*Task statement*.
Output exactly the lines that run from the line with "Does point 213,226" to the end of the material, both ends included, and no other lines.

━━━━━ Records shown ━━━━━

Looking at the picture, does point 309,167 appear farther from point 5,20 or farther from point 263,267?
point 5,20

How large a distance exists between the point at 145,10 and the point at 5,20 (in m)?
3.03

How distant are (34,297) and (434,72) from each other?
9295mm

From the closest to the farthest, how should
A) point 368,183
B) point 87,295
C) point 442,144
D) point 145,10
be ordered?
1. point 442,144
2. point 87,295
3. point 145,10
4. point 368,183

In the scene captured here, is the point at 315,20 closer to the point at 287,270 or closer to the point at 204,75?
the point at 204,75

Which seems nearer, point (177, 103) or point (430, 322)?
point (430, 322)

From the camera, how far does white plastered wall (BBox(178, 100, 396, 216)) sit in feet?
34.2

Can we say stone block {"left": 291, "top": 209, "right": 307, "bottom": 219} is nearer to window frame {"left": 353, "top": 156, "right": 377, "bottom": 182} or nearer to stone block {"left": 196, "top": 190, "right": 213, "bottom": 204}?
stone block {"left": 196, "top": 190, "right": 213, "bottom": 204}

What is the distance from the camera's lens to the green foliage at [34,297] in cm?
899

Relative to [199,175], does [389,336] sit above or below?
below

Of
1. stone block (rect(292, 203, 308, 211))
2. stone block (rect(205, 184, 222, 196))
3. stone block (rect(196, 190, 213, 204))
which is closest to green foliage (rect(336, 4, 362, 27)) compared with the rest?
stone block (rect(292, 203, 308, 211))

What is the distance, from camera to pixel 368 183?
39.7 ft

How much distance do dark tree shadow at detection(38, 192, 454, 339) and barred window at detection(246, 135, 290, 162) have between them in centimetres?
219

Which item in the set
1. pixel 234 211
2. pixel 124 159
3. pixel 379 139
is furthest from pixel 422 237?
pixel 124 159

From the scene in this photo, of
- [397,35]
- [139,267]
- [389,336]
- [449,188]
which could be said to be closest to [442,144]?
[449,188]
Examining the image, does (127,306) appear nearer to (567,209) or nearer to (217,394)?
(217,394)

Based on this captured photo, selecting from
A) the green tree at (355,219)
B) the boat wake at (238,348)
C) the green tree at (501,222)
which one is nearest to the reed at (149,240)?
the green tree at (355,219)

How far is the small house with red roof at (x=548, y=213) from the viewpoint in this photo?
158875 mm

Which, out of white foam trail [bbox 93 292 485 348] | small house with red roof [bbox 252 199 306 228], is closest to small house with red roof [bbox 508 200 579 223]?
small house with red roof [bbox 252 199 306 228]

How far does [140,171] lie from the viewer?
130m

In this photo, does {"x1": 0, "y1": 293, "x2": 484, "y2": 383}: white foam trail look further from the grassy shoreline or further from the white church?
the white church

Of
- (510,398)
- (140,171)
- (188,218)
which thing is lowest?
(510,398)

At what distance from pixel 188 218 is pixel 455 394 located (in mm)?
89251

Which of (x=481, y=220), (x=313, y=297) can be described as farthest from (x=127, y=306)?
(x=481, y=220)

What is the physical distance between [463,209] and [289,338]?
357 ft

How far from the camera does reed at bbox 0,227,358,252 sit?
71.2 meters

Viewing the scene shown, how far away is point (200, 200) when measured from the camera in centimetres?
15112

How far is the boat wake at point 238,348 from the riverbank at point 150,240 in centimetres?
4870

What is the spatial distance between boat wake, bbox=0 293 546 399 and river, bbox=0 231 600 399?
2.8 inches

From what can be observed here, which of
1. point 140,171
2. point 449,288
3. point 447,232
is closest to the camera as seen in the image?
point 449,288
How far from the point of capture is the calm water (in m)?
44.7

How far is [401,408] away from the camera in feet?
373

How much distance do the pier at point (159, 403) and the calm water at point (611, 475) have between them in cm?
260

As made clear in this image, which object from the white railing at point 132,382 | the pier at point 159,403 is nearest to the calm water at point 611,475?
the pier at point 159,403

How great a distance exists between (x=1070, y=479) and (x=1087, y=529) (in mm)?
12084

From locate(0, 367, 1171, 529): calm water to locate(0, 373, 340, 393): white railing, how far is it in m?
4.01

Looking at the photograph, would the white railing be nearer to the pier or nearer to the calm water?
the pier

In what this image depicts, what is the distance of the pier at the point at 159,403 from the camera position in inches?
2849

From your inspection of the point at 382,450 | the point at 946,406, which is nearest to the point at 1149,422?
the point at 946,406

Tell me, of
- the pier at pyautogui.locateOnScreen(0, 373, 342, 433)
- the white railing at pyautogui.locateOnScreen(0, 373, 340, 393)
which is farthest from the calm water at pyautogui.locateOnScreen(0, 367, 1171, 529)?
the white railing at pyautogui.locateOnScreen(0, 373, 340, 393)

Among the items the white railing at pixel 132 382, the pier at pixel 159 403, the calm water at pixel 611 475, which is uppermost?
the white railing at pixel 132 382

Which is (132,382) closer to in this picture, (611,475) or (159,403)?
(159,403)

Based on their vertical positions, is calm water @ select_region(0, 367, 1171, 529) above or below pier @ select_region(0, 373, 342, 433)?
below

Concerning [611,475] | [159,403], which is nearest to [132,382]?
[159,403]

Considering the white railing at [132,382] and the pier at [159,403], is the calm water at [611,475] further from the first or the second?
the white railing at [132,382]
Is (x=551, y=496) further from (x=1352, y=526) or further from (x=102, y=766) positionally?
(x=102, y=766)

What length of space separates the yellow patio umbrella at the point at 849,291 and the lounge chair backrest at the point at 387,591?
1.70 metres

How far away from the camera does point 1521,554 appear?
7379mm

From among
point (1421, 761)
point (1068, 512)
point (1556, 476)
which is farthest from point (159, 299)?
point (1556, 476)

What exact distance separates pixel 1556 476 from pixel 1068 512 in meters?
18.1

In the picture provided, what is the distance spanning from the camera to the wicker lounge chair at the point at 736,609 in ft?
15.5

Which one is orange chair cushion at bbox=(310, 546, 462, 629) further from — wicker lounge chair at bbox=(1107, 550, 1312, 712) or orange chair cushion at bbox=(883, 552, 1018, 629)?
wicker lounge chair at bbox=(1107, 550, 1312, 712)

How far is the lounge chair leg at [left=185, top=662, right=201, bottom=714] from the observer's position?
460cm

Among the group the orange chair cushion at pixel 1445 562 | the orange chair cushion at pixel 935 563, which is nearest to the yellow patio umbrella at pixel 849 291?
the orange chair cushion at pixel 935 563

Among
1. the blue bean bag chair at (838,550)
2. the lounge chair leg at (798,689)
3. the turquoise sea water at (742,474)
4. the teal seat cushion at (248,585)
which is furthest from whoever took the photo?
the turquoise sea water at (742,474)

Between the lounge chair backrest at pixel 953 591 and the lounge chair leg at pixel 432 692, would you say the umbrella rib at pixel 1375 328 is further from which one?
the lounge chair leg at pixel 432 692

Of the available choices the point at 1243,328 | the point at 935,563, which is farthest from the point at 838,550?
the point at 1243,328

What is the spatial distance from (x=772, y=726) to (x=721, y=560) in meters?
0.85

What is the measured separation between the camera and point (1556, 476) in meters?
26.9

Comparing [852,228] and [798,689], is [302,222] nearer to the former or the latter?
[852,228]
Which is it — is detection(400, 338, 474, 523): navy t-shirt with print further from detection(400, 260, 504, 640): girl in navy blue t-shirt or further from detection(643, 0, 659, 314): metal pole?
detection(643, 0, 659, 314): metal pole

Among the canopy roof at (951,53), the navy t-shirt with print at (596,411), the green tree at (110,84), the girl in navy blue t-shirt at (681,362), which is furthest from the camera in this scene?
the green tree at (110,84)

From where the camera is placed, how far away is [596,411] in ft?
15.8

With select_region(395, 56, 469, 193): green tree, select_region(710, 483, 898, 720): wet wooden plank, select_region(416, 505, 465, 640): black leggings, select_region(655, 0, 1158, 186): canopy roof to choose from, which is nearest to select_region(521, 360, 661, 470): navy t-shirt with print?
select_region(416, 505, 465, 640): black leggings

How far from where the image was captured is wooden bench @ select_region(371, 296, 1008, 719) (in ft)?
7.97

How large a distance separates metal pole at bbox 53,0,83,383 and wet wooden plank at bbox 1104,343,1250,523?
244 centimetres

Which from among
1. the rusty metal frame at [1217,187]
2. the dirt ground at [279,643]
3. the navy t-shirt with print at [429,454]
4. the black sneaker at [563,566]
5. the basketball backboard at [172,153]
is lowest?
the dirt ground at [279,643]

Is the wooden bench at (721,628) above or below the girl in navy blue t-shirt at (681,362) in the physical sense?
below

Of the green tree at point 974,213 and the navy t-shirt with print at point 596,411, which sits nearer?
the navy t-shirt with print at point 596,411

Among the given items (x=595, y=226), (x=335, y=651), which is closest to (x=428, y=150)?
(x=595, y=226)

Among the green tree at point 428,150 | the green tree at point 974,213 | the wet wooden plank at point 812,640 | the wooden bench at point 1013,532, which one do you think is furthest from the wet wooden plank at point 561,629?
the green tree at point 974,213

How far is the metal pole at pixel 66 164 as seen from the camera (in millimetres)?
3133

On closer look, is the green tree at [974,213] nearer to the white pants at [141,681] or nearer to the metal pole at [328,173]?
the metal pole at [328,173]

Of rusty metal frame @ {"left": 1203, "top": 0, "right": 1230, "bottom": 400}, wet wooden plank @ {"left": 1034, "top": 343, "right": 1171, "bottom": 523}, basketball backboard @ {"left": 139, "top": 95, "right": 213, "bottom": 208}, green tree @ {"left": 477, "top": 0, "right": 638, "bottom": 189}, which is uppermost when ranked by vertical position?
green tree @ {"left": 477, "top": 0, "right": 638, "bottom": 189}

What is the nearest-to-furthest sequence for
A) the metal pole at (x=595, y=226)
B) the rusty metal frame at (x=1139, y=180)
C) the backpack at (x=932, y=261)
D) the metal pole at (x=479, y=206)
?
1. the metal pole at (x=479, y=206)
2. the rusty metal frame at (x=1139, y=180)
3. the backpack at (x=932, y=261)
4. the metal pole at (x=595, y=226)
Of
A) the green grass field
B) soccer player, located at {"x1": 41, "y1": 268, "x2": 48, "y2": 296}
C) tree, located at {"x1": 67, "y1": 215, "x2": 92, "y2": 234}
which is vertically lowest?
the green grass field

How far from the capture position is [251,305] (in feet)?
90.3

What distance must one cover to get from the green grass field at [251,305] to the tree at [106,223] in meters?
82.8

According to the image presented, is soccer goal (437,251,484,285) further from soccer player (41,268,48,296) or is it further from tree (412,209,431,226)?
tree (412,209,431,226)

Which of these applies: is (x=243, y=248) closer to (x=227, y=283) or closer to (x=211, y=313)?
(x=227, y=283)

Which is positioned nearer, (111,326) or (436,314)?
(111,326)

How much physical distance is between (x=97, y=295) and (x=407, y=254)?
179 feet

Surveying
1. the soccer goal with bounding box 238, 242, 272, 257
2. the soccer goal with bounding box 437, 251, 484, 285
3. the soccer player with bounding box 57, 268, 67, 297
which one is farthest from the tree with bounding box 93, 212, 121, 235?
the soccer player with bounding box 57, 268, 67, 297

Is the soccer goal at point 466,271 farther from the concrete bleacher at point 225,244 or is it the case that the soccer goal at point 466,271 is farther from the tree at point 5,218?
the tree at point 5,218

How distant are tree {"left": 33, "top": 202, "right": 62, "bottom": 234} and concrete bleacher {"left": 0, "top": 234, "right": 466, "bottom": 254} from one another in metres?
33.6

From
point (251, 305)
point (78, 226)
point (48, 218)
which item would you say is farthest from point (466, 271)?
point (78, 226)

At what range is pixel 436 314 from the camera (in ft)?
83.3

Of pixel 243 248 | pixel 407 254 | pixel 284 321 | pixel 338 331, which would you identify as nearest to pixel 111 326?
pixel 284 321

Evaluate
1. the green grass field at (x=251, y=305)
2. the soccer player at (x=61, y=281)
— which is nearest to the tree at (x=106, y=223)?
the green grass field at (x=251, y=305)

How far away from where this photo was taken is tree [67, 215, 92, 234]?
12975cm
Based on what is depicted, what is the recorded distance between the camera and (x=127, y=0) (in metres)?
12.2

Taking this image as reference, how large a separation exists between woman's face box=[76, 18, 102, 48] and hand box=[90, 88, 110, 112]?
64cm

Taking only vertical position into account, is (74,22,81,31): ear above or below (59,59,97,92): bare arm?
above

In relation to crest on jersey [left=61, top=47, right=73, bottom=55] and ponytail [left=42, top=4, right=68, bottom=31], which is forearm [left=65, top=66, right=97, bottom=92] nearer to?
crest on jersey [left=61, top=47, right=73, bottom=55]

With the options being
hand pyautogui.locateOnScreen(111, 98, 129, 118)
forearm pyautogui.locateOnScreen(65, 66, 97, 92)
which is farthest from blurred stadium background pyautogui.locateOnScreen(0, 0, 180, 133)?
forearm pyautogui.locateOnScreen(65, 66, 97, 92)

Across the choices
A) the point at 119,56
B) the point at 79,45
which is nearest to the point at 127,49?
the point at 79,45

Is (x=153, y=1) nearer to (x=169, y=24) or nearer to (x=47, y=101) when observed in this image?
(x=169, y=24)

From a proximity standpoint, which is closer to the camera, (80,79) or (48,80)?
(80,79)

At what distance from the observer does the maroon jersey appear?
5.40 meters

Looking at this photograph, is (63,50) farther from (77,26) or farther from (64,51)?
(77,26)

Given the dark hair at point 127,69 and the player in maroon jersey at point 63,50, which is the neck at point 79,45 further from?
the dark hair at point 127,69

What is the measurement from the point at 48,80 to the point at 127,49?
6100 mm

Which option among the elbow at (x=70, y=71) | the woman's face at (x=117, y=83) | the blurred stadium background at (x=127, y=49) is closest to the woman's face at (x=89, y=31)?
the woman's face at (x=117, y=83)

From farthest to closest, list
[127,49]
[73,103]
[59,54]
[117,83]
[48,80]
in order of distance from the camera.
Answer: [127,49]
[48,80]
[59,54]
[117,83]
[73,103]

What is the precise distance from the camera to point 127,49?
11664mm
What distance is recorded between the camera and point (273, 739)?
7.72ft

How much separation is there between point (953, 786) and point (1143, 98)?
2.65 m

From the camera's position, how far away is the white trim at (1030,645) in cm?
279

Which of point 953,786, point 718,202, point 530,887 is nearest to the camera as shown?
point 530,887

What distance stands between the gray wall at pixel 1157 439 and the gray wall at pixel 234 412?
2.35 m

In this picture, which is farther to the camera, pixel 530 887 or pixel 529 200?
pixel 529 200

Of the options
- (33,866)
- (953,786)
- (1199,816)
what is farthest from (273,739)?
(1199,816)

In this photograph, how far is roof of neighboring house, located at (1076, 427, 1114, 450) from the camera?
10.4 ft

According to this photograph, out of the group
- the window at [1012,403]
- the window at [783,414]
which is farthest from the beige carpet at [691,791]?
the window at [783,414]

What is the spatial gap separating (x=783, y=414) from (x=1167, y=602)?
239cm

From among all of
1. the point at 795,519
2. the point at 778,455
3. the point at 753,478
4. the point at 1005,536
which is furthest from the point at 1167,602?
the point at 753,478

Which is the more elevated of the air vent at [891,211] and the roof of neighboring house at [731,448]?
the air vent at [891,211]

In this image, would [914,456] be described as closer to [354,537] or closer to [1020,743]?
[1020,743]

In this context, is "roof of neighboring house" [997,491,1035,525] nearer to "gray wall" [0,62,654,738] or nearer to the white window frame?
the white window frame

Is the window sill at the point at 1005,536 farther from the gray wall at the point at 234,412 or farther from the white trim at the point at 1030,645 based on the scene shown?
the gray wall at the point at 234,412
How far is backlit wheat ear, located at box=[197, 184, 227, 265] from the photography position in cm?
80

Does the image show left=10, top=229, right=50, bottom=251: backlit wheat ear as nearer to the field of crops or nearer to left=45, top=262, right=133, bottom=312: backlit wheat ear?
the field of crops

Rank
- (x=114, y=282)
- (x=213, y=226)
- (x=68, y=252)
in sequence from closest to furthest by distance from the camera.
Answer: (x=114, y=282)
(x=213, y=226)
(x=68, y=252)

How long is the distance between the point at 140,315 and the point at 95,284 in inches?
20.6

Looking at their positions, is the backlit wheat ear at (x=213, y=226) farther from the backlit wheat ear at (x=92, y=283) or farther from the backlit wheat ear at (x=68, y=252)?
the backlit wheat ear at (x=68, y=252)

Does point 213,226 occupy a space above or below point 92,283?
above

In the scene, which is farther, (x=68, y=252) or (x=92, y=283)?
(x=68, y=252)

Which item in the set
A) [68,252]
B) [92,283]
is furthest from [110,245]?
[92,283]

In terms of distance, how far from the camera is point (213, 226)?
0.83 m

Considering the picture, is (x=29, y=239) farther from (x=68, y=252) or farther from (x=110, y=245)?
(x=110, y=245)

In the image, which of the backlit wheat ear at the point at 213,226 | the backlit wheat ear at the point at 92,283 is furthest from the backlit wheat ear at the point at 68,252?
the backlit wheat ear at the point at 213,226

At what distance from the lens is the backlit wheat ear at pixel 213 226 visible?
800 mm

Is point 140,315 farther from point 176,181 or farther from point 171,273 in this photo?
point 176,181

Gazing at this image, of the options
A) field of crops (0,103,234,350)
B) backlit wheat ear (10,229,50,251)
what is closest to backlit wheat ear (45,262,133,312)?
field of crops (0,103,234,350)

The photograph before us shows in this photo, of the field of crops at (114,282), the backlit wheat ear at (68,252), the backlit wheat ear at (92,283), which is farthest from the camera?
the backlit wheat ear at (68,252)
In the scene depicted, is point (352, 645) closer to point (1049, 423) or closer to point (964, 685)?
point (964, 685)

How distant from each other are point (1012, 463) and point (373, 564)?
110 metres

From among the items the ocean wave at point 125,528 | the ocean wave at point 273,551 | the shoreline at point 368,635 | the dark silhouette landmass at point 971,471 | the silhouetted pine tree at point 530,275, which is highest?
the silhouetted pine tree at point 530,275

━━━━━

*Expected answer*.
Does point 213,226 occupy a space above or below point 92,283?
above

In the scene, which is farther, (x=68, y=252) or (x=92, y=283)?
(x=68, y=252)

Which item in the set
A) [68,252]
B) [92,283]
is furthest from [110,245]?
[92,283]

In terms of distance, how far from the camera is point (213, 226)?
0.83 m

Considering the picture, is (x=29, y=239) farther from (x=68, y=252) or farther from (x=110, y=245)?
(x=110, y=245)

In the image, which of the backlit wheat ear at the point at 213,226 | the backlit wheat ear at the point at 92,283 is furthest from the backlit wheat ear at the point at 68,252?
the backlit wheat ear at the point at 213,226

At what distance from the lens is the backlit wheat ear at pixel 213 226 visible?
800 mm

Is point 140,315 farther from point 176,181 or farther from point 171,273 in this photo?
point 176,181

Gazing at this image, of the options
A) field of crops (0,103,234,350)
B) backlit wheat ear (10,229,50,251)
what is closest to backlit wheat ear (45,262,133,312)?
field of crops (0,103,234,350)

The photograph before us shows in this photo, of the field of crops at (114,282), the backlit wheat ear at (68,252), the backlit wheat ear at (92,283), which is farthest from the camera?
the backlit wheat ear at (68,252)
In the scene depicted, is point (352, 645) closer to point (1049, 423) or closer to point (964, 685)?
point (964, 685)

How distant from each other are point (1012, 463) and point (373, 564)?
110 metres

From among the items the ocean wave at point 125,528 | the ocean wave at point 273,551 | the shoreline at point 368,635 | the dark silhouette landmass at point 971,471 | the silhouetted pine tree at point 530,275, which is highest?
the silhouetted pine tree at point 530,275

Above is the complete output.